Line by line, copy out the entries exactly and leave the pictures behind.

[Transcribed page contents]
□ □ □ □ □
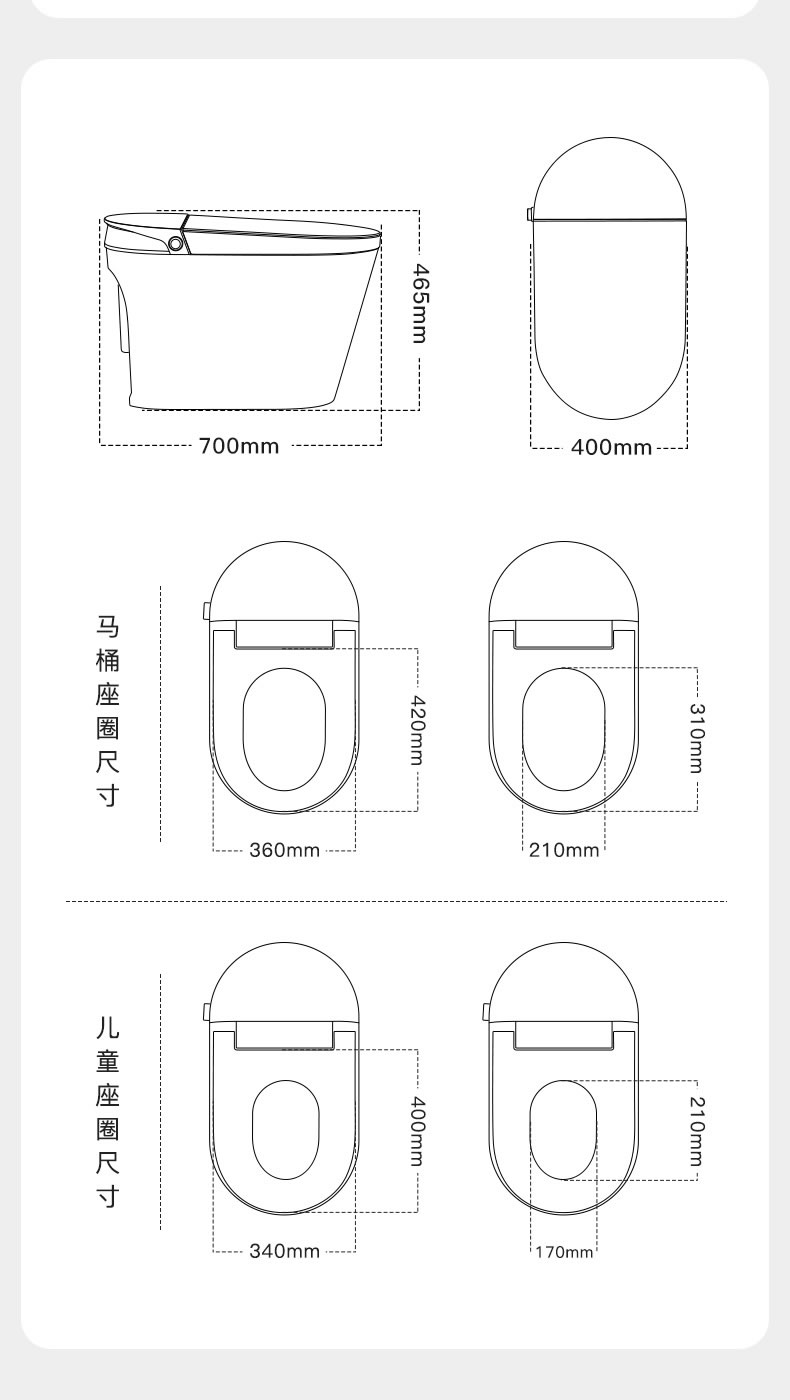 465mm

700mm

400mm

马桶座圈尺寸

420mm

360mm

310mm

210mm

儿童座圈尺寸

400mm

340mm

210mm

170mm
□ □ □ □ □
-- Result below --
 465mm

700mm

400mm

马桶座圈尺寸

420mm

360mm

310mm

210mm

儿童座圈尺寸

400mm

340mm

210mm

170mm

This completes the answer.